### Set exercise
Rename "baked pasta casserole" to "pasta bake" everywhere in the entries below, and give them back with nothing else altered.

--------

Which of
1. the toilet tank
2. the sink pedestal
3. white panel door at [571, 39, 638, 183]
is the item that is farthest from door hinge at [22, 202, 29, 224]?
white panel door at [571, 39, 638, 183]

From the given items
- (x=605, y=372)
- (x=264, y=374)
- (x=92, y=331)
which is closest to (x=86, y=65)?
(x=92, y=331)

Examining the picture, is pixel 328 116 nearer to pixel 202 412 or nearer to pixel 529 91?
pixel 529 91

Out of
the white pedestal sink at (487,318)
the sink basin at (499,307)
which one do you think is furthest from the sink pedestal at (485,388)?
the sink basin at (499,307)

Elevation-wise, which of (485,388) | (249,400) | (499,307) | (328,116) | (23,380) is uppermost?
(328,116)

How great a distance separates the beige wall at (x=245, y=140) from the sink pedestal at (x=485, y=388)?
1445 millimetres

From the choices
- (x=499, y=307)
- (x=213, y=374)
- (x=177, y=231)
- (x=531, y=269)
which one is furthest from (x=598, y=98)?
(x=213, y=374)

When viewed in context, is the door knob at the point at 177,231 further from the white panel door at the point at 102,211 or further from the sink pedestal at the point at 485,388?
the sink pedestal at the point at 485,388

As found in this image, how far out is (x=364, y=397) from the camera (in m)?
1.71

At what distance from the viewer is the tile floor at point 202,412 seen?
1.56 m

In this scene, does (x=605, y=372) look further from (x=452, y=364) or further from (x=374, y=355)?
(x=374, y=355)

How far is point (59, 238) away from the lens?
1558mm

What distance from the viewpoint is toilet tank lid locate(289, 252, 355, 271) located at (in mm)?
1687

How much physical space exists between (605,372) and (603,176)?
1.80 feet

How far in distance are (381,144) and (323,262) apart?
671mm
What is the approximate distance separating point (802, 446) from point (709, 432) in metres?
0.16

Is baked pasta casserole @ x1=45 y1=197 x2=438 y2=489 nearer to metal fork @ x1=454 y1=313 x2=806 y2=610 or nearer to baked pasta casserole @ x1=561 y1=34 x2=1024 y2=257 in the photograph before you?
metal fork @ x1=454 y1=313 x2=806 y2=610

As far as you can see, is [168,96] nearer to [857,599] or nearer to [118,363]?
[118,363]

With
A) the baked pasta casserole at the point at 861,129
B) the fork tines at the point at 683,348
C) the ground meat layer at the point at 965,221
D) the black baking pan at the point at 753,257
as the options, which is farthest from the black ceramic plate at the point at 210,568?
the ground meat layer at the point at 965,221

--------

### Final result
Which of
1. the toilet tank
2. the sink pedestal
3. white panel door at [571, 39, 638, 183]
is the item that is farthest from door hinge at [22, 202, 29, 224]?
white panel door at [571, 39, 638, 183]

From the given items
- (x=605, y=372)
- (x=264, y=374)
- (x=92, y=331)
which is closest to (x=86, y=65)?
(x=92, y=331)

Examining the picture, is pixel 328 116 nearer to pixel 202 412 or nearer to pixel 529 91?
pixel 529 91

Out of
the white pedestal sink at (487,318)
the sink basin at (499,307)
which one do you think is furthest from the sink pedestal at (485,388)?
the sink basin at (499,307)

Elevation-wise, which of (485,388) | (249,400) | (499,307) | (328,116) | (23,380) is uppermost?
(328,116)

How great a distance separates the beige wall at (x=245, y=140) from the sink pedestal at (x=485, y=388)?
1445 millimetres

From the choices
- (x=499, y=307)
- (x=213, y=374)
- (x=177, y=231)
- (x=531, y=269)
which one is furthest from (x=598, y=98)?
(x=213, y=374)

When viewed in context, is the door knob at the point at 177,231 further from the white panel door at the point at 102,211 or further from the sink pedestal at the point at 485,388?
the sink pedestal at the point at 485,388

As found in this image, how far out is (x=364, y=397) from the camera (in m)?
1.71

At what distance from the viewer is the tile floor at point 202,412 seen?
1.56 m

In this scene, does (x=605, y=372) look further from (x=452, y=364) or further from (x=374, y=355)?
(x=374, y=355)

How far is point (59, 238) away from the lens?
1558mm

What distance from the viewpoint is toilet tank lid locate(289, 252, 355, 271) located at (in mm)?
1687

How much physical space exists between (605,372) and (603,176)?
1.80 feet

How far in distance are (381,144) and (323,262) apart?
671mm
What is the approximate distance separating point (802, 446) from point (709, 432) in metres?
0.16

Is pasta bake @ x1=45 y1=197 x2=438 y2=489 nearer to metal fork @ x1=454 y1=313 x2=806 y2=610 or nearer to pasta bake @ x1=561 y1=34 x2=1024 y2=257 in the photograph before you?
metal fork @ x1=454 y1=313 x2=806 y2=610

As far as you can see, is [168,96] nearer to [857,599] or nearer to [118,363]?
[118,363]

With
A) the pasta bake at the point at 861,129
B) the fork tines at the point at 683,348
C) the ground meat layer at the point at 965,221
D) the black baking pan at the point at 753,257
as the options, which is farthest from the black ceramic plate at the point at 210,568?
the ground meat layer at the point at 965,221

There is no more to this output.